Assignment -
Please make an exact transcription of the records, keeping the pictures out of it.

Records shown -
# # # #
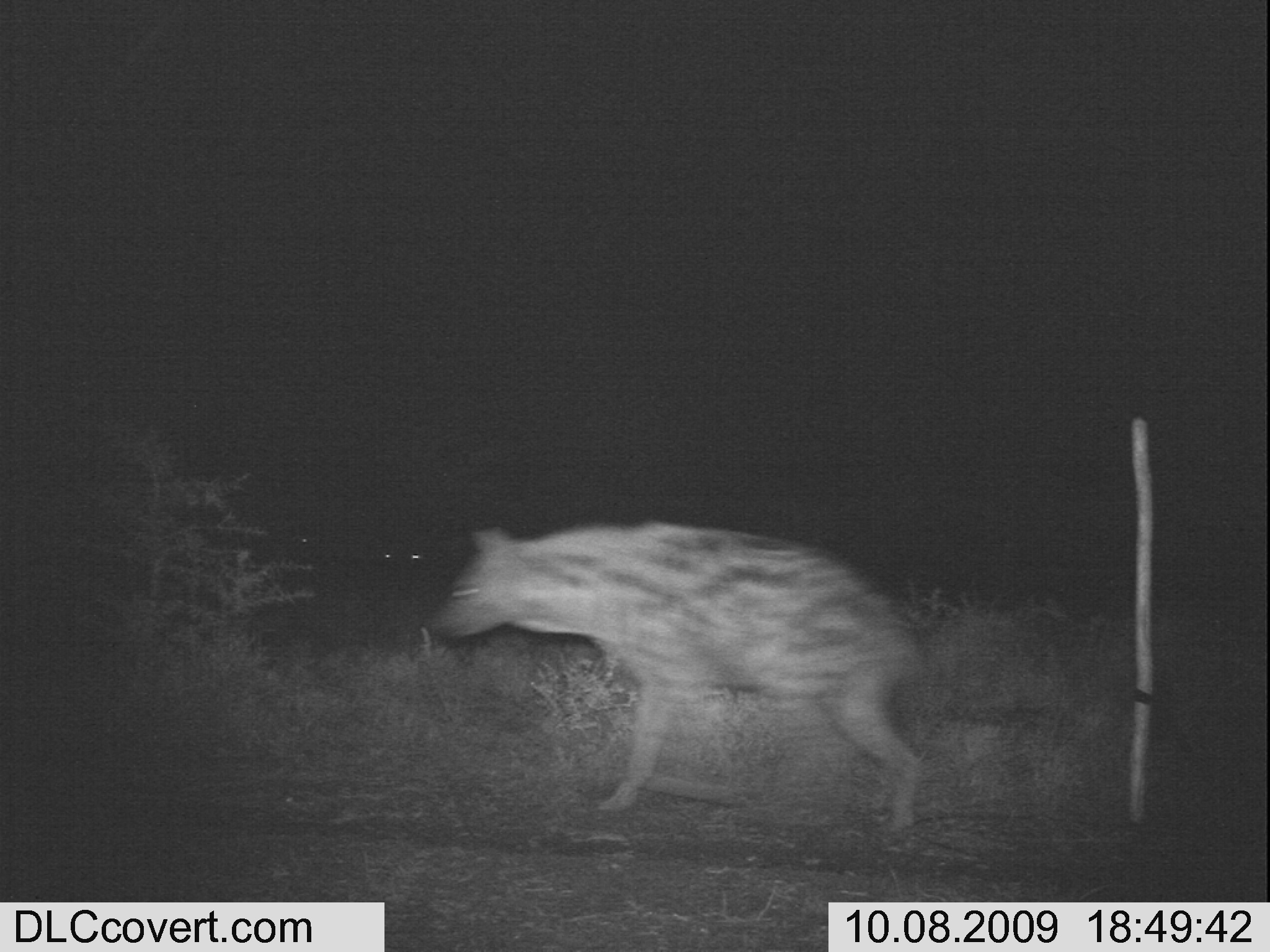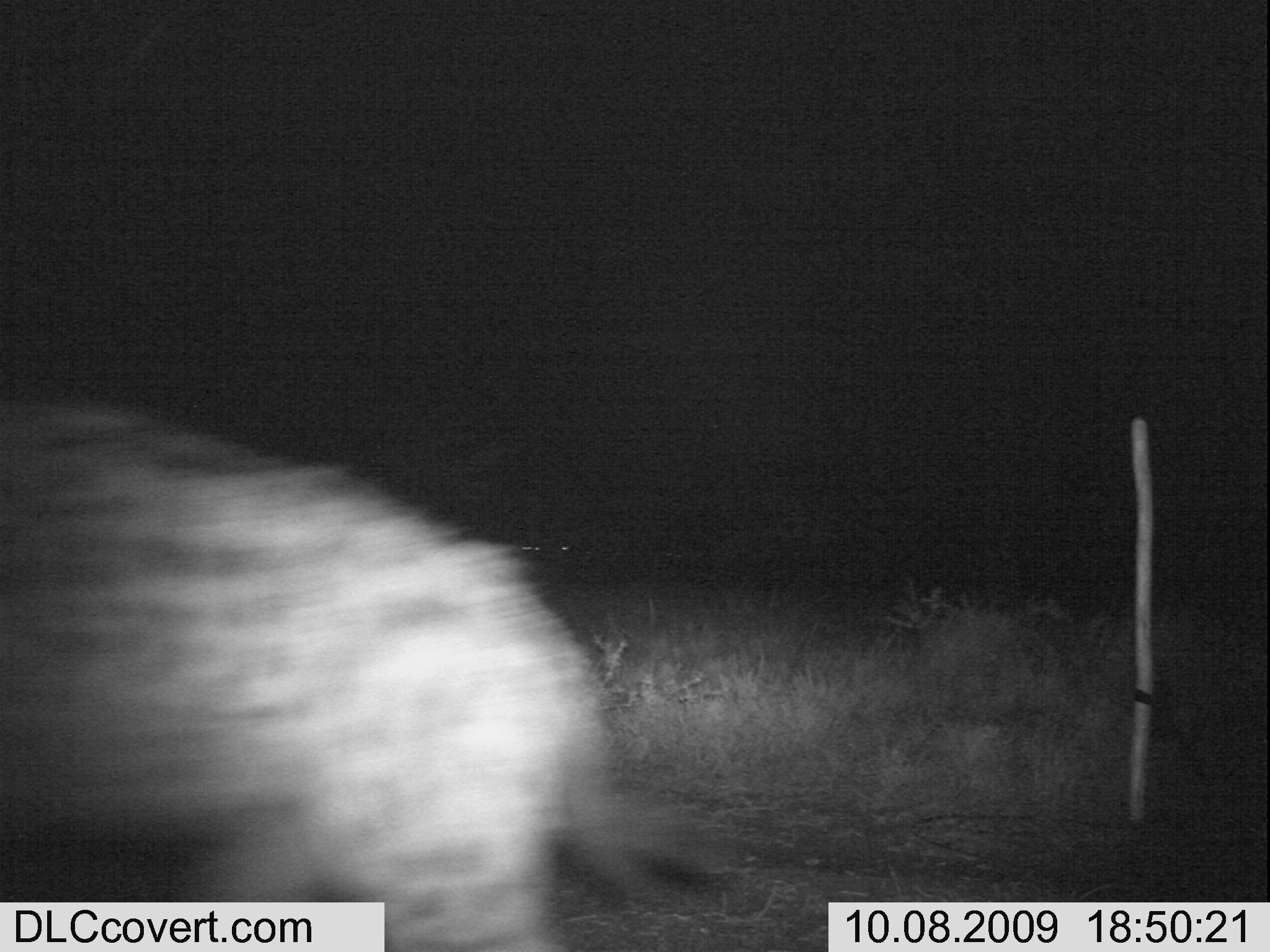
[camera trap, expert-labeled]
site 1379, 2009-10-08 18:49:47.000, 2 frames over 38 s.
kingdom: Animalia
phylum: Chordata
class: Mammalia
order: Carnivora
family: Hyaenidae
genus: Crocuta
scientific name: Crocuta crocuta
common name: spotted hyena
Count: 1.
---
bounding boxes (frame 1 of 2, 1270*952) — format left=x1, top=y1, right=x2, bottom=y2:
crocuta crocuta: left=426, top=519, right=922, bottom=828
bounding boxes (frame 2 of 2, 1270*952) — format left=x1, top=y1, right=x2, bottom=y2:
# # # #
Written response -
[camera trap, expert-labeled]
site 1379, 2009-10-08 18:49:47.000, 2 frames over 38 s.
kingdom: Animalia
phylum: Chordata
class: Mammalia
order: Carnivora
family: Hyaenidae
genus: Crocuta
scientific name: Crocuta crocuta
common name: spotted hyena
Count: 1.
---
bounding boxes (frame 1 of 2, 1270*952) — format left=x1, top=y1, right=x2, bottom=y2:
crocuta crocuta: left=426, top=519, right=922, bottom=828
bounding boxes (frame 2 of 2, 1270*952) — format left=x1, top=y1, right=x2, bottom=y2:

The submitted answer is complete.